··· EXCERTO ···

O Ministério Público produziu alegações, concluindo o seguinte:
1º
Não viola os princípios constitucionais da igualdade ou da confiança a
oponibilidade, em procedimento de verificação e graduação de créditos, de um
privilégio imobiliário geral de créditos da segurança social ao exequente ou a
qualquer outro credor comum que apenas beneficie da garantia emergente da
realização e do registo da penhora, nos termos do artigo 822° do Código Civil.
2°
Na verdade, a quebra da regra da “par conditio creditorum” é justificada pela
finalidade e relevo constitucional dos créditos da segurança social.
3°
E a referida prevalência do privilégio imobiliário geral, no confronto do credor
comum que apenas obteve a consumação da penhora em seu beneficio, não viola o
princípio da confiança, já que o requerente deve saber que o registo da penhora
não preclude a oponibilidade, no seu confronto, das garantias reais anteriores
de que beneficiem quaisquer credores preferenciais.
4°
Termos em que deverá proceder o presente recurso, em consonância com um juízo de
não inconstitucionalidade das normas que integram o objecto do presente recurso.
A recorrida não contra‑alegou.
Cumpre apreciar e decidir.
II
Fundamentação
2. A questão que constitui objecto do presente recurso de constitucionalidade
já foi apreciada pelo Tribunal Constitucional. Com efeito, nos Acórdãos nºs
193/2003 e 697/2004, o Tribunal Constitucional decidiu não julgar
inconstitucional a norma agora em apreciação, explicitando as diferenças da
questão de constitucionalidade que constitui objecto do presente recurso e as
questões que foram apreciadas nos Acórdãos nºs 362/2002 e 363/2002, arestos
citados pela decisão agora recorrida.
Não suscitando o presente recurso qualquer questão nova que deva ser apreciada,
remete‑se para a fundamentação dos citados Acórdãos nºs 193/2003 e 697/2004,
concluindo‑se pela não inconstitucionalidade da norma em apreciação.
III
Decisão
3. Em face do exposto, o Tribunal Constitucional decide não julgar
inconstitucional a norma do artigo 11º do Decreto-Lei nº 103/80, de 8 de Maio,
na interpretação segundo a qual o privilégio imobiliário geral nele conferido às
instituições de previdência prefere à garantia emergente do registo da penhora
sobre determinado imóvel, concedendo provimento ao recurso e revogando a decisão
recorrida que deverá ser reformulada de acordo com o presente juízo de não
inconstitucionalidade.
Lisboa, 28 de Março de 2007
Maria Fernanda Palma
Benjamim Rodrigues
Mário José de Araújo Torres
Paulo Mota Pinto (vencido, nos termos da
declaração de voto que junta)
DECLARAÇÃO DE VOTO
Votei vencido por entender (acompanhando o essencial da posição constante da
declaração de voto aposta pela Sr.ª Cons.ª Maria dos Prazeres Beleza ao Acórdão
n.º 697/2004) que, sob o ponto de vista, constitucionalmente relevante, do
princípio da confiança, não existe uma diferença decisiva entre a situação do
credor hipotecário e da do credor que obteve já o registo de uma penhora sobre o
imóvel (e isto, mesmo sem qualquer compromisso com a qualificação da posição
deste segundo credor como tendo passado a gozar de um verdadeiro direito real de
garantia).

···

Escreva o que vem a seguir no acórdão sobre o privilégio imobiliário da segurança social, começando logo depois da última frase da declaração de voto.

··· LISTAGEM FORNECIDA ···

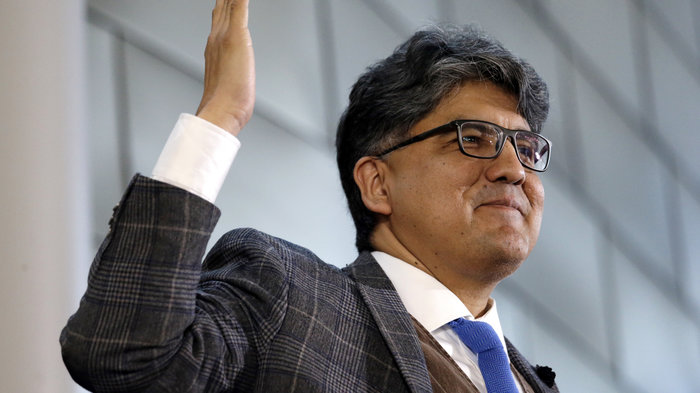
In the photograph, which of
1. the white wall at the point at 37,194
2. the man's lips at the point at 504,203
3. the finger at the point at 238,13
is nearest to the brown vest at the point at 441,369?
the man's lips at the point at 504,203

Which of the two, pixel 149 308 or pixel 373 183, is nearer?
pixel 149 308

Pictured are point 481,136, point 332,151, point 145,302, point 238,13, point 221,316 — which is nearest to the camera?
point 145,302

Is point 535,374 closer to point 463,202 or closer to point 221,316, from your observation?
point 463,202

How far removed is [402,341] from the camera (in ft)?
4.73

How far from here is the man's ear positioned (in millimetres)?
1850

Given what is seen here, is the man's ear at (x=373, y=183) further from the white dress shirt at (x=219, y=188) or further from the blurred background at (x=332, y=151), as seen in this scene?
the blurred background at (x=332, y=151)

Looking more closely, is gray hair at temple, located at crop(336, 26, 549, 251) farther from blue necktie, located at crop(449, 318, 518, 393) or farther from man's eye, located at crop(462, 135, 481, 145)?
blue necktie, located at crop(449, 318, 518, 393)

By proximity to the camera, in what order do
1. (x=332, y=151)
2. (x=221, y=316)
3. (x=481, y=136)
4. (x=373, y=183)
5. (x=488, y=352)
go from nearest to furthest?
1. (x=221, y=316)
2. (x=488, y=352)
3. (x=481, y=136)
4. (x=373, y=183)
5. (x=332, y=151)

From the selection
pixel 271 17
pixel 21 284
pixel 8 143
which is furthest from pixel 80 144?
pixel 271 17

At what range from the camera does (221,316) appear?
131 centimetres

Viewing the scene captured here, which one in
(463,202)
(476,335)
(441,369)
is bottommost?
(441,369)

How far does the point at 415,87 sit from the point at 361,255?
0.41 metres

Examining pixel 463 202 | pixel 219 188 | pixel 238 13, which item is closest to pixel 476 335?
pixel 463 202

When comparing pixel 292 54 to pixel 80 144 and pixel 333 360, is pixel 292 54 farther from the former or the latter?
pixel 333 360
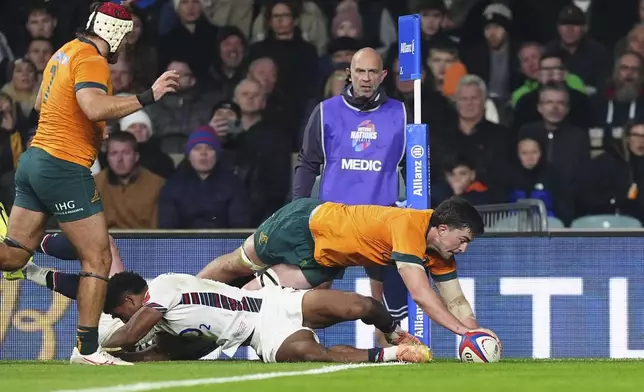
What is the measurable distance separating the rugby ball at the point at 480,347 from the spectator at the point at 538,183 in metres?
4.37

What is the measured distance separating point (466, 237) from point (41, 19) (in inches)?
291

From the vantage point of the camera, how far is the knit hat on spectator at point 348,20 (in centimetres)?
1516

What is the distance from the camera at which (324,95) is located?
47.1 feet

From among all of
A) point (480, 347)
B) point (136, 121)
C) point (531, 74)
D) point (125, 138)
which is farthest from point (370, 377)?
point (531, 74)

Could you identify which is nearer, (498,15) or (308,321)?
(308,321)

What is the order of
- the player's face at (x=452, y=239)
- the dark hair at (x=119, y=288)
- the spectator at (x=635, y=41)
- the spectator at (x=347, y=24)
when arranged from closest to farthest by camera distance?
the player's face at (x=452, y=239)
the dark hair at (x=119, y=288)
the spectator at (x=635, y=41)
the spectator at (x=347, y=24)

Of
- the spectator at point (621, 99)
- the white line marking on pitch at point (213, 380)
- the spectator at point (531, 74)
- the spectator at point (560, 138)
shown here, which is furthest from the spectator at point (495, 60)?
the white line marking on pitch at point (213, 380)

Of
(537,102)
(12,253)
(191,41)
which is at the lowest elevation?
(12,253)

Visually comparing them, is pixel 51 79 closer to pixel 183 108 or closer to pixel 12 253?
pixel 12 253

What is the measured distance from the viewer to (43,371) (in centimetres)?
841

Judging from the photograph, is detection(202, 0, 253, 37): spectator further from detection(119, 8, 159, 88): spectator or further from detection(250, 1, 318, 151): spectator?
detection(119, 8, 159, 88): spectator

···

RESPOSTA ABAIXO:
No quadro de uma visão que valoriza o processo executivo e o património do
devedor como “garantia geral das obrigações”, e a iniciativa e impulso do
credor, para satisfazer os seus direitos naquele processo, considerei não
existir diferença constitucionalmente decisiva, para à luz do princípio da
confiança, deixar de estender à preferência sobre a garantia emergente do
registo da penhora o juízo de inconstitucionalidade afirmado por este Tribunal
(em declaração com força obrigatória geral, v. o Acórdão n.º 363/2002) sobre a
norma do artigo 11.º do Decreto-Lei n.º 103/80, de 9 de Maio, na interpretação
segundo a qual o privilégio imobiliário geral nelas conferido à Segurança Social
prefere à hipoteca.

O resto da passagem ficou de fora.